Im Kern des Angriffs steckt ein rund 3,6 MByte großes, stark verschleiertes JavaScript-Bundle, das während der Installation über ein manipuliertes postinstall-Skript ausgeführt wird. Dieses Schadmodul arbeitet modular und übernimmt Aufgaben wie Systemaufklärung, das Sammeln von Zugangsdaten und die Weiterverbreitung der Malware. Besonders brisant: Die Schadsoftware verbreitet sich selbst, indem sie weitere Pakete desselben Entwicklers automatisch infiziert und veröffentlicht. So entsteht eine Kettenreaktion, die das gesamte Ökosystem gefährden kann.

Die Angreifer setzen bei der Datensammlung sowohl auf selbst entwickelte Routinen als auch auf bekannte Tools wie TruffleHog, das Festplatten nach geheimen Schlüsseln durchsucht. Ziel sind vor allem Zugangsdaten zu Clouddiensten wie AWS, Google Cloud und Azure, aber auch npm- und GitHub-Token.
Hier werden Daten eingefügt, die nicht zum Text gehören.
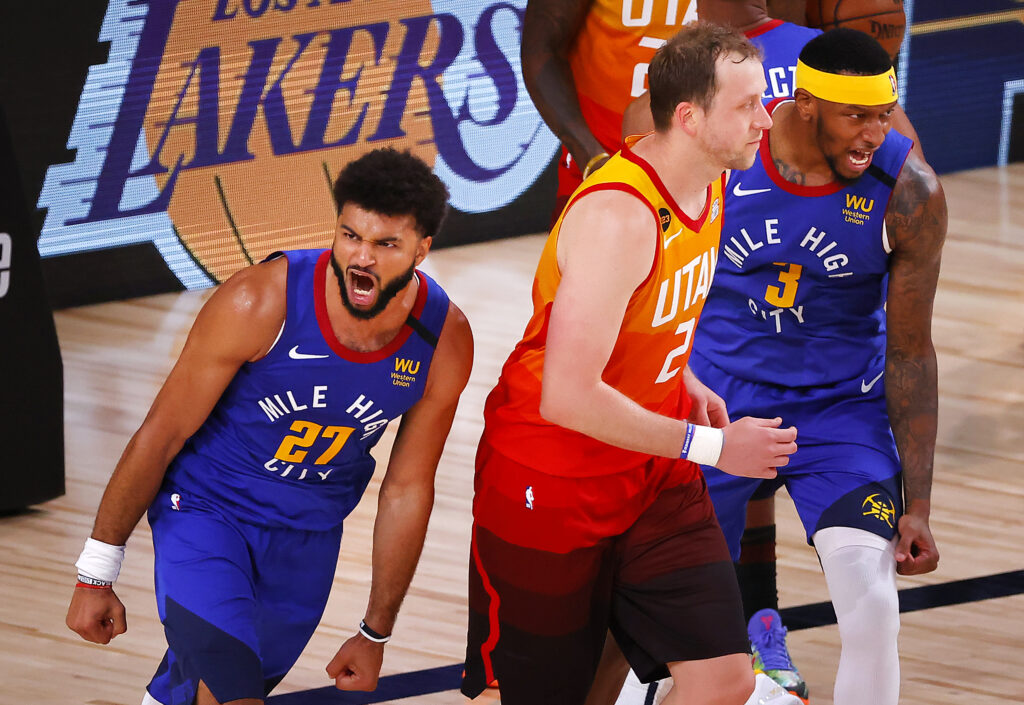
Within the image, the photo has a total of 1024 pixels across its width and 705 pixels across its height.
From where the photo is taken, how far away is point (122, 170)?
7.95 m

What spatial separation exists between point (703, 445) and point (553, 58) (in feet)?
8.02

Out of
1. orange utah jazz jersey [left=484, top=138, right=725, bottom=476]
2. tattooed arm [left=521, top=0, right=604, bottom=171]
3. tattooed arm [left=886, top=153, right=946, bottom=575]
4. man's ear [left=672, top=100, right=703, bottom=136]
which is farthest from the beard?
tattooed arm [left=521, top=0, right=604, bottom=171]

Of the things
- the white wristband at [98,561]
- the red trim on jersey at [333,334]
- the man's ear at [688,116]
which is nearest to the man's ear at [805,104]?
the man's ear at [688,116]

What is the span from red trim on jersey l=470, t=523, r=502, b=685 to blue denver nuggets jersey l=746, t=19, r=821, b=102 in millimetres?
1581

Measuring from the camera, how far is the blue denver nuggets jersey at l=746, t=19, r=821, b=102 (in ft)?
14.4

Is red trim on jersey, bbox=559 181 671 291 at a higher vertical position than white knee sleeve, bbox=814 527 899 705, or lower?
higher

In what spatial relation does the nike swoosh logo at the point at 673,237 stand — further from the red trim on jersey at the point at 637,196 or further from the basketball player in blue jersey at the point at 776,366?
the basketball player in blue jersey at the point at 776,366

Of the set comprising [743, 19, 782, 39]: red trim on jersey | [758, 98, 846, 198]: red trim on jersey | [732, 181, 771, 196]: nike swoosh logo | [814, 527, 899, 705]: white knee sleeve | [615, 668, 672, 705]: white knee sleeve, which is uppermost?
[743, 19, 782, 39]: red trim on jersey

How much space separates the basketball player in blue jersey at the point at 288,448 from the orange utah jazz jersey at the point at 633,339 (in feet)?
0.64

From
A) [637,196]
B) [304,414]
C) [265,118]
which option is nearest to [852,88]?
[637,196]

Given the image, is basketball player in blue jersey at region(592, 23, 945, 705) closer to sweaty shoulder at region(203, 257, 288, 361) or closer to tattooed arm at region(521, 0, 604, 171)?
tattooed arm at region(521, 0, 604, 171)

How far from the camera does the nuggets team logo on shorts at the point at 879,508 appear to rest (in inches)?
153

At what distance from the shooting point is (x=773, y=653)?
447cm

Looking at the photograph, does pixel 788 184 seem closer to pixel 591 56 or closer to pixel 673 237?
pixel 673 237
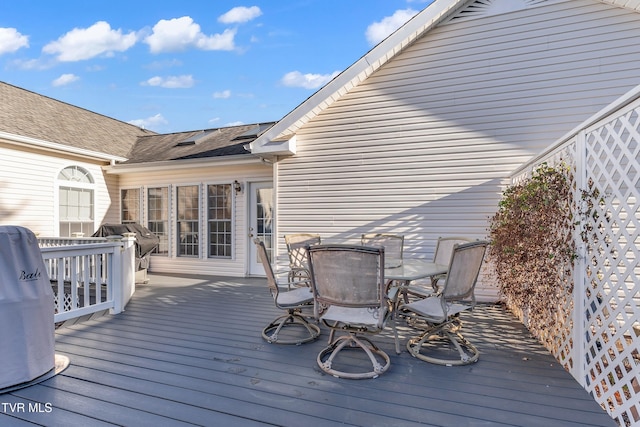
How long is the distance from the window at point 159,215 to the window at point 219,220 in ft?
3.94

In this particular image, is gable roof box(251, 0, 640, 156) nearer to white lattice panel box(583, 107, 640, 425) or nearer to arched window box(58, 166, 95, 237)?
white lattice panel box(583, 107, 640, 425)

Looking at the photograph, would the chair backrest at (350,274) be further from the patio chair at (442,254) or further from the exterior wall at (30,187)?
the exterior wall at (30,187)

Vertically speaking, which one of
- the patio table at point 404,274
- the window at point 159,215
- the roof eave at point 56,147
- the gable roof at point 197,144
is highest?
the gable roof at point 197,144

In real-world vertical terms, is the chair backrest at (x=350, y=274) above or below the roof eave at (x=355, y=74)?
below

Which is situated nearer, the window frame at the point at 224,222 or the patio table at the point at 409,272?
the patio table at the point at 409,272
Um langfristig Zugriff zu behalten, installiert die Malware zudem ein GitHub-Workflow-File, das bei jedem Push-Vorgang geheime Informationen an einen externen Server sendet.
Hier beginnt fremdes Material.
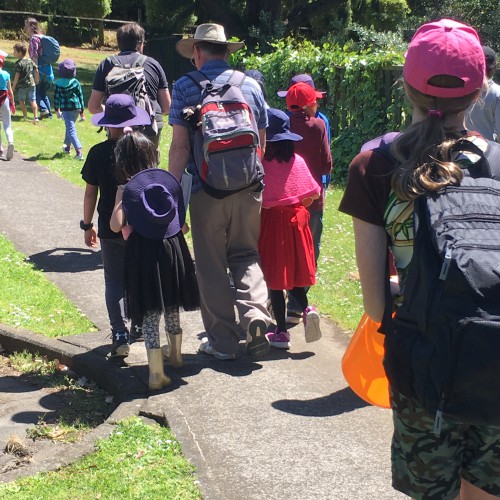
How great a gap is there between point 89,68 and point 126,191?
26.3 metres

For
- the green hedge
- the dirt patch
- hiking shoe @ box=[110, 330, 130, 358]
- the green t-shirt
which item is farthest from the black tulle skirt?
the green t-shirt

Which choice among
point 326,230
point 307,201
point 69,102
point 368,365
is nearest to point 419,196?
point 368,365

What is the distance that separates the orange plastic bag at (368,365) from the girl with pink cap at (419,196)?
0.49 m

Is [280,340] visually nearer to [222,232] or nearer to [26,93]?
[222,232]

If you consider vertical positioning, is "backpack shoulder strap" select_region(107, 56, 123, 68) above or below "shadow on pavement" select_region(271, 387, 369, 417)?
above

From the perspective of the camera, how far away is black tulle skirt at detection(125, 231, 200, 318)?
194 inches

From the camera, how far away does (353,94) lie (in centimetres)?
1311

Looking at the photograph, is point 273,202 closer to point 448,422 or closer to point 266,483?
point 266,483

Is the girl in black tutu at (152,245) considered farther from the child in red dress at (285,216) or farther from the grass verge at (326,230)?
the grass verge at (326,230)

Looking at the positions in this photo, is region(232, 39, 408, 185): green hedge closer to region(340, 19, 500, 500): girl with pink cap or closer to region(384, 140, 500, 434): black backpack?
region(340, 19, 500, 500): girl with pink cap

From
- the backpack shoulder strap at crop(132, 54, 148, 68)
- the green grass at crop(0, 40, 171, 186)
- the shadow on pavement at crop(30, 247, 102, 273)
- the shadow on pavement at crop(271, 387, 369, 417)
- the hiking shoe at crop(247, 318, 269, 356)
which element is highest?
the backpack shoulder strap at crop(132, 54, 148, 68)

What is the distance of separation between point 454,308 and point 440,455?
49 cm

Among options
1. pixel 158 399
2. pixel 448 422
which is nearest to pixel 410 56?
pixel 448 422

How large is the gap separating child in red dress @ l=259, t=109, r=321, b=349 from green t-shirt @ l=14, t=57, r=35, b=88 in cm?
1245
Pakete entfernen und Repositories prüfen

Für die Entwicklergemeinde bedeutet der Angriff, dass betroffene Pakete umgehend entfernt, Repositories auf manipulierte Workflows überprüft und sämtliche Zugangsdaten ausgetauscht werden müssen. Besonders heikel ist die enge Verzahnung mit Clouddiensten: Wer die Schadsoftware installiert hat, muss mit einem potenziellen Abfluss sensibler Unternehmensdaten rechnen.

Sicherheitsexperten raten zu sofortigen Gegenmaßnahmen: Dazu gehören die Suche nach der bekannten Schaddatei anhand des veröffentlichten Hash-Wertes, das Entfernen der "shai-hulud"-Workflows in GitHub-Repositories und das Überwachen von Cloud-Audit-Logs auf unautorisierte Zugriffe. Zudem empfehlen sie, alle verwendeten Tokens und Schlüssel zu rotieren und die eigenen Entwicklungsumgebungen künftig stärker gegen Manipulationen abzusichern.

Erst Anfang September fand der wohl größte Lieferketten-Angriff über die npm-Plattform statt.